Materials provided ::
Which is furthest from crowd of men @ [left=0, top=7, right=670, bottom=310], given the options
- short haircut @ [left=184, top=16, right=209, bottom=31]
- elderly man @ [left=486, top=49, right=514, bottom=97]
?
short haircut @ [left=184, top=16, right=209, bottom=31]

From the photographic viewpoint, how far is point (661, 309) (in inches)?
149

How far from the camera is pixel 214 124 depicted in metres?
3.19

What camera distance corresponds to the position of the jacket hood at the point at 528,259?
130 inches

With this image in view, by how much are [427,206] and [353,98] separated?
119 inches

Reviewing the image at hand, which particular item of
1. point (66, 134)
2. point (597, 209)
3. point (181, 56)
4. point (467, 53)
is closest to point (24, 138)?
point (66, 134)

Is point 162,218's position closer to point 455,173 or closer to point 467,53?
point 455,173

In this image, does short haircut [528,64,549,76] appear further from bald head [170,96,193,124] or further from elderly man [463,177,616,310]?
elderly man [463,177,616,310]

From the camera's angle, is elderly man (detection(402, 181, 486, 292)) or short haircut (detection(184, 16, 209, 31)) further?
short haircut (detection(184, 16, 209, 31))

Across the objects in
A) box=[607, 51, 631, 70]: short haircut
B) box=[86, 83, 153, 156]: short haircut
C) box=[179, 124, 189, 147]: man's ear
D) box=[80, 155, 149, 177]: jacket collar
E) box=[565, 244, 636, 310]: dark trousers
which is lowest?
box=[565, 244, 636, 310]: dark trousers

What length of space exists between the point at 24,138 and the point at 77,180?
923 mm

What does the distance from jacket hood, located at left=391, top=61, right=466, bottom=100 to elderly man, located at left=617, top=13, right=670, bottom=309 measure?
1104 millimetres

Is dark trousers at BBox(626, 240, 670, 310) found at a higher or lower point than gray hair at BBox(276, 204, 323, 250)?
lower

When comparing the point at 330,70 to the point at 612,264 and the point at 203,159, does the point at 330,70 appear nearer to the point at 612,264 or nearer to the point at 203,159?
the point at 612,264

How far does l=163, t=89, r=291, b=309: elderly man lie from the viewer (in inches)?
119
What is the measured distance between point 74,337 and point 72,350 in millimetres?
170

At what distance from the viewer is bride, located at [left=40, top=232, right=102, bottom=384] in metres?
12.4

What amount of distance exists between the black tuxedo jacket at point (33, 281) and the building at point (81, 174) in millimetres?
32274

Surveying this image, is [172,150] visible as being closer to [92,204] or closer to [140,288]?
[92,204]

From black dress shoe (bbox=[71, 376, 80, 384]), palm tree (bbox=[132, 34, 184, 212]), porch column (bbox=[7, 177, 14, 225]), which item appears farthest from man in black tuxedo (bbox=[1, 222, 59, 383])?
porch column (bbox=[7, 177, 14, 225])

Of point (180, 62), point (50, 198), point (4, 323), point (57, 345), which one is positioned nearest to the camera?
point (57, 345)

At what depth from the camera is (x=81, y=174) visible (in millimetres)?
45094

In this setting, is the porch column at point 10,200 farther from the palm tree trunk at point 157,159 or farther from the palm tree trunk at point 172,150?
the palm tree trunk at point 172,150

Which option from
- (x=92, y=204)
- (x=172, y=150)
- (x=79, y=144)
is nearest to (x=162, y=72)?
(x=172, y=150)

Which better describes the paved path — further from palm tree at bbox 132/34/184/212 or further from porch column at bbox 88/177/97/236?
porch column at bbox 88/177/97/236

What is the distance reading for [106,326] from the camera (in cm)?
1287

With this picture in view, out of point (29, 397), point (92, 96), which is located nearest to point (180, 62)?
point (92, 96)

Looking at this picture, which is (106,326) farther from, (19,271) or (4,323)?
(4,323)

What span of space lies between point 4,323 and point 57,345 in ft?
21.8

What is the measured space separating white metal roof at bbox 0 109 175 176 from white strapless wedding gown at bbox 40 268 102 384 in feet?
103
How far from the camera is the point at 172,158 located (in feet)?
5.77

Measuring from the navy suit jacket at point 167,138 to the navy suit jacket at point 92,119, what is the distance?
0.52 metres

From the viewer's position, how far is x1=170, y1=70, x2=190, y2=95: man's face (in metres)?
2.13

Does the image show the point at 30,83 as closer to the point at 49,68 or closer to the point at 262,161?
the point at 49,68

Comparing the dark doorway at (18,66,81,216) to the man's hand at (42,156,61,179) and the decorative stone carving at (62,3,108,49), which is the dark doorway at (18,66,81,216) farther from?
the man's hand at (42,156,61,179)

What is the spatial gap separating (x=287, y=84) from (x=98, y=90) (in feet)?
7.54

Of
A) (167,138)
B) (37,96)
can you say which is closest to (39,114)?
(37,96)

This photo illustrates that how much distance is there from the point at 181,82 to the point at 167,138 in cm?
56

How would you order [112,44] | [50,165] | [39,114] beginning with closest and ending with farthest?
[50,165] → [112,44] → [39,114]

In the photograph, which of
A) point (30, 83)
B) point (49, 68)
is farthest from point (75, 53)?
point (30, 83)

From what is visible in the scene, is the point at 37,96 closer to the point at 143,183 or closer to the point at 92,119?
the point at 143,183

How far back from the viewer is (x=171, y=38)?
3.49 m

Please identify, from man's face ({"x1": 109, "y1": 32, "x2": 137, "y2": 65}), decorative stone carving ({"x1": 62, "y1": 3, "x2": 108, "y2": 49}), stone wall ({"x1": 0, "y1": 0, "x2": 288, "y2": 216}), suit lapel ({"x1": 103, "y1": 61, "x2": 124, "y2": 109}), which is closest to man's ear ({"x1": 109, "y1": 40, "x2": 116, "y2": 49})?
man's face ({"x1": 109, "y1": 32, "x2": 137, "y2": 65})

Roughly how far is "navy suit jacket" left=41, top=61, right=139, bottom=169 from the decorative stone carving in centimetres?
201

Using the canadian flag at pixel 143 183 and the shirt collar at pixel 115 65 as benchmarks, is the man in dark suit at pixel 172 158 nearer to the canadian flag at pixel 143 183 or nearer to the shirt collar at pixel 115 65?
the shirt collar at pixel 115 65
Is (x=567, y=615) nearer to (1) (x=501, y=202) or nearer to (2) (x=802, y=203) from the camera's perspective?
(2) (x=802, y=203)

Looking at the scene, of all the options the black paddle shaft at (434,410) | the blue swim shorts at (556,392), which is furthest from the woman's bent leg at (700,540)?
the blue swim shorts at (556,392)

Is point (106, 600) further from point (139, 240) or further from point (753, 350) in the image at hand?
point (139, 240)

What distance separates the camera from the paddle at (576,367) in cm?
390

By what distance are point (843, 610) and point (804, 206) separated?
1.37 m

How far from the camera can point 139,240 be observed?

Objective ::
Can you pull out the lines above, from the very first one through the line containing "1104 millimetres", and reproduce them word for word?

Response to this exercise ::
Which is furthest from crowd of men @ [left=0, top=7, right=670, bottom=310], given the options
- short haircut @ [left=184, top=16, right=209, bottom=31]
- elderly man @ [left=486, top=49, right=514, bottom=97]
?
short haircut @ [left=184, top=16, right=209, bottom=31]

From the photographic viewpoint, how far is point (661, 309) (in inches)?
149

How far from the camera is pixel 214 124 depicted in metres?
3.19

What camera distance corresponds to the position of the jacket hood at the point at 528,259?
130 inches

With this image in view, by how much are [427,206] and [353,98] separated?
119 inches

Reviewing the image at hand, which particular item of
1. point (66, 134)
2. point (597, 209)
3. point (181, 56)
4. point (467, 53)
is closest to point (24, 138)?
point (66, 134)

Is point 162,218's position closer to point 455,173 or closer to point 467,53?
point 455,173

In this image, does short haircut [528,64,549,76] appear further from bald head [170,96,193,124] or further from elderly man [463,177,616,310]?
elderly man [463,177,616,310]

From the camera's angle, is elderly man (detection(402, 181, 486, 292)) or short haircut (detection(184, 16, 209, 31)) further?
short haircut (detection(184, 16, 209, 31))

Across the objects in
A) box=[607, 51, 631, 70]: short haircut
B) box=[86, 83, 153, 156]: short haircut
C) box=[179, 124, 189, 147]: man's ear
D) box=[80, 155, 149, 177]: jacket collar
E) box=[565, 244, 636, 310]: dark trousers
which is lowest?
box=[565, 244, 636, 310]: dark trousers

What length of space exists between the point at 24,138 and the point at 77,180?
923 mm

What does the distance from jacket hood, located at left=391, top=61, right=466, bottom=100 to elderly man, located at left=617, top=13, right=670, bottom=309 measure?
1104 millimetres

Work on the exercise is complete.